KUTIPAN TEKS
+ + + + + + +
Dengan gaya penyampaian yang khas dan struktur yang terjaga, carita pantun tidak hanya berfungsi sebagai media pendidikan. Melainkan juga, sebagai sarana pelestarian budaya.

Warisan budaya berikutnya adalah golok Sajira yang merupakan paduan dari karya seni dan senjata khas masyarakat Lebak, Banten. Dalam dunia penempaan logam Kampung Lembur Sawah, yang merupakan sebuah desa di Kecamatan Sajira, Lebak, Banten, memang dikenal sebagai tempat awal berkembangnya sentra pembuatan golok.

Seni tempa logam di Sajira itu bahkan telah tercatat dalam dokumen Belanda pada 1983, yang membuktikan keberadaan gozali atau para pande di kawasan itu.

Penempaan logam untuk dibuat sebagai senjata di Sajira bahkan sempat diperhitungkan oleh Belanda sebagai salah satu titik alutsista perlawanan masyarakat dalam memperjuangkan kemerdekaan Indonesia, khususnya di Banten.

Sajira sendiri merupakan salah satu dari 28 kecamatan yang ada di Lebak, yang memiliki luas 10.259 hektare dan berada pada ketinggian sekitar 240 Mdpl.

Uniknya selain keberadaan pande besi, wilayah Sajira juga dikenal sebagai sentral kerajinan ukir (marangi). Oleh karena itulah, sejak lama gagang golok maupun sarung golok dari Sajira memiliki ciri khas sendiri yang membedakan dengan benda sejenis yang berasal dari luar wilayah Sajira.

Gagang golok Sajira lazimnya terbuat dari bahan utama berupa tanduk kerbau atau kayu keras. Sajira yang berada di dataran tinggi memang dikenal memiliki kekayaan flora, antara lain yang menghasilkan kayu-kayu keras seperti kayu nagasari, asam jawa, johar, sawo, gadog, dan kijulan.
+ + + + + + +
DATA TERSEDIA
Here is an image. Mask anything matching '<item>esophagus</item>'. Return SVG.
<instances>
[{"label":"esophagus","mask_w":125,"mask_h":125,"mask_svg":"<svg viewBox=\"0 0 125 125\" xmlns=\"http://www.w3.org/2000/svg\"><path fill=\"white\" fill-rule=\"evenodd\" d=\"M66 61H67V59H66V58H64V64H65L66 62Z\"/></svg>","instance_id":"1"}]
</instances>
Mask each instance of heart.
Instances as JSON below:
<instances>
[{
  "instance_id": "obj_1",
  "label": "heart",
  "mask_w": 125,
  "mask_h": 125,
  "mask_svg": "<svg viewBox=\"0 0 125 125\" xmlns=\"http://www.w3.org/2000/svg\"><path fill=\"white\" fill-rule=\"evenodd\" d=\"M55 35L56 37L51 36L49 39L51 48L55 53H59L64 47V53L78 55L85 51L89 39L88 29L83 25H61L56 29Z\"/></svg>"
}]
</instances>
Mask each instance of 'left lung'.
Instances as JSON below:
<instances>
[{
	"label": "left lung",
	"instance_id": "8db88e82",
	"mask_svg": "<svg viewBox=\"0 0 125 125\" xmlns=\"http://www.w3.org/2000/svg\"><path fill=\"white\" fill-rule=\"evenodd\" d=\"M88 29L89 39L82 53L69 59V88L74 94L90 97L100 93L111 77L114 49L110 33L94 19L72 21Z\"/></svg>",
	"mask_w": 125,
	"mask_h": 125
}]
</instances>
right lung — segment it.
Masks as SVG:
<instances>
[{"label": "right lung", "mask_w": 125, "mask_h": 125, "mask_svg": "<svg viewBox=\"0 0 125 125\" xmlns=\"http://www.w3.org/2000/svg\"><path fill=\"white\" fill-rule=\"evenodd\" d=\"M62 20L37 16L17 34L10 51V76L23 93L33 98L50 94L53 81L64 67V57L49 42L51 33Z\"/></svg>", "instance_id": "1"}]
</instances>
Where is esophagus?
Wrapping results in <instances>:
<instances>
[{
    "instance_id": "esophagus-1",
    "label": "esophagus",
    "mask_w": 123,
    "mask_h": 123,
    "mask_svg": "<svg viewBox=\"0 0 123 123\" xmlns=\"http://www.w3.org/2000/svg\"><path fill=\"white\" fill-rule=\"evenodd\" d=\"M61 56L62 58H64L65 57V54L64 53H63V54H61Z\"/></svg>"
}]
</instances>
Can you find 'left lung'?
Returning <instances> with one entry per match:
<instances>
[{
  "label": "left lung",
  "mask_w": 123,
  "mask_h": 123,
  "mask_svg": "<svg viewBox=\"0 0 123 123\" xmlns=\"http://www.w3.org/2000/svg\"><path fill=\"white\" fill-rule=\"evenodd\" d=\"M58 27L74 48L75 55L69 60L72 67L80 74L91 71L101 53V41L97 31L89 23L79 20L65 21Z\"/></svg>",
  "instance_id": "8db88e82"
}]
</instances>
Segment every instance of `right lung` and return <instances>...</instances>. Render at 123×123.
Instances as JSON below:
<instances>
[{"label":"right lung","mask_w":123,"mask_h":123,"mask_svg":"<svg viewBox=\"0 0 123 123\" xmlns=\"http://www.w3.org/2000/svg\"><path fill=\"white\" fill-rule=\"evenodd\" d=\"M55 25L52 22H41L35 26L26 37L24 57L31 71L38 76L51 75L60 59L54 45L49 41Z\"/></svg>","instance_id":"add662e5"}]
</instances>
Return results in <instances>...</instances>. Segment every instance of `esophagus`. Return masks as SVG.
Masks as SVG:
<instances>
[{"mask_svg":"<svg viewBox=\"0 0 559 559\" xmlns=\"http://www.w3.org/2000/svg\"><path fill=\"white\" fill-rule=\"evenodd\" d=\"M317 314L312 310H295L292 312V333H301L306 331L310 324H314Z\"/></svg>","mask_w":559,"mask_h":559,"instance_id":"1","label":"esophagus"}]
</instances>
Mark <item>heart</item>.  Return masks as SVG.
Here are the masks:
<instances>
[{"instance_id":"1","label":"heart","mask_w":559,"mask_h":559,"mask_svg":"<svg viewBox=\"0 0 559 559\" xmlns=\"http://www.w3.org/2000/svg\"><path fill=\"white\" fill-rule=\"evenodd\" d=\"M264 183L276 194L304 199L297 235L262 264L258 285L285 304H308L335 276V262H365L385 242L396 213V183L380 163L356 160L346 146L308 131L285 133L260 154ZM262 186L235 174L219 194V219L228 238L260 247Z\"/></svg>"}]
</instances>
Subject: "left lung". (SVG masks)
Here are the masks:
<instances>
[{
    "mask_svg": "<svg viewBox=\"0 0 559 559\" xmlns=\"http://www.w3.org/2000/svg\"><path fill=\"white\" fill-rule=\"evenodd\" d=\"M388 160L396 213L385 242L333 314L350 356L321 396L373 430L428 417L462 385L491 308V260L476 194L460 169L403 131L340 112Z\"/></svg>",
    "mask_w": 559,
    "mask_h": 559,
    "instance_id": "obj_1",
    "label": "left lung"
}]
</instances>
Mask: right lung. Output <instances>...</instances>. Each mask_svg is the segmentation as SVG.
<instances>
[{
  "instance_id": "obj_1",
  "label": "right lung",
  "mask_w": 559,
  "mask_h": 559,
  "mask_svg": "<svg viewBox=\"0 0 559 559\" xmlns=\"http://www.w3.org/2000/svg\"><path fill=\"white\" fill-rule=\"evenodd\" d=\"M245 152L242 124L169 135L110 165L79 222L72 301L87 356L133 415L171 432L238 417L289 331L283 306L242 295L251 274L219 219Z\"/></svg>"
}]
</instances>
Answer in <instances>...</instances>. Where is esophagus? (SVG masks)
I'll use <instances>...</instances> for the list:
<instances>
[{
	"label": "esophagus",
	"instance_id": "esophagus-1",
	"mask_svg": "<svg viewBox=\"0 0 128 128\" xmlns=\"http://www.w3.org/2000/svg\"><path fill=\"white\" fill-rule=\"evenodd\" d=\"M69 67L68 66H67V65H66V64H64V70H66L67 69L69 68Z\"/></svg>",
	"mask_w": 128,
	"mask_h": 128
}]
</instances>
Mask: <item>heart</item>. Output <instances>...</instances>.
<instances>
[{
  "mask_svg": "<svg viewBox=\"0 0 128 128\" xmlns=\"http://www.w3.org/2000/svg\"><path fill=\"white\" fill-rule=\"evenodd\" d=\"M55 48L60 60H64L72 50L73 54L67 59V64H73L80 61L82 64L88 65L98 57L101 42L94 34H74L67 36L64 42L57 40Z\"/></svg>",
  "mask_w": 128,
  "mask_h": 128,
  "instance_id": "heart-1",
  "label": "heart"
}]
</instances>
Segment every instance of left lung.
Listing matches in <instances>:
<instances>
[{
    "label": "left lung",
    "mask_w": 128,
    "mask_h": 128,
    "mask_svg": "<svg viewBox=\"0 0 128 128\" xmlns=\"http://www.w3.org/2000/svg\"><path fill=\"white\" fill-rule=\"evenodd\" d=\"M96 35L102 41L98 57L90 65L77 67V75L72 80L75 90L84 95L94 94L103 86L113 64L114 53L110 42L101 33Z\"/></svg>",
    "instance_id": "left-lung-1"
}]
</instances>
+ + + + + + +
TUJUAN 1
Menurut kutipan tentang golok Sajira, dari bahan utama apa gagang golok Sajira lazimnya dibuat?
TUJUAN 2
Ulangi bagian kutipan tentang golok Sajira mulai dari "Sajira sendiri merupakan" sampai "gadog, dan kijulan.".
Jawablah dengan berpegang pada kutipan saja, bukan pada catatan.

JAWABAN TERTULIS 1
Gagang golok Sajira lazimnya terbuat dari tanduk kerbau atau kayu keras.

JAWABAN TERTULIS 2
Sajira sendiri merupakan salah satu dari 28 kecamatan yang ada di Lebak, yang memiliki luas 10.259 hektare dan berada pada ketinggian sekitar 240 Mdpl.

Uniknya selain keberadaan pande besi, wilayah Sajira juga dikenal sebagai sentral kerajinan ukir (marangi). Oleh karena itulah, sejak lama gagang golok maupun sarung golok dari Sajira memiliki ciri khas sendiri yang membedakan dengan benda sejenis yang berasal dari luar wilayah Sajira.

Gagang golok Sajira lazimnya terbuat dari bahan utama berupa tanduk kerbau atau kayu keras. Sajira yang berada di dataran tinggi memang dikenal memiliki kekayaan flora, antara lain yang menghasilkan kayu-kayu keras seperti kayu nagasari, asam jawa, johar, sawo, gadog, dan kijulan.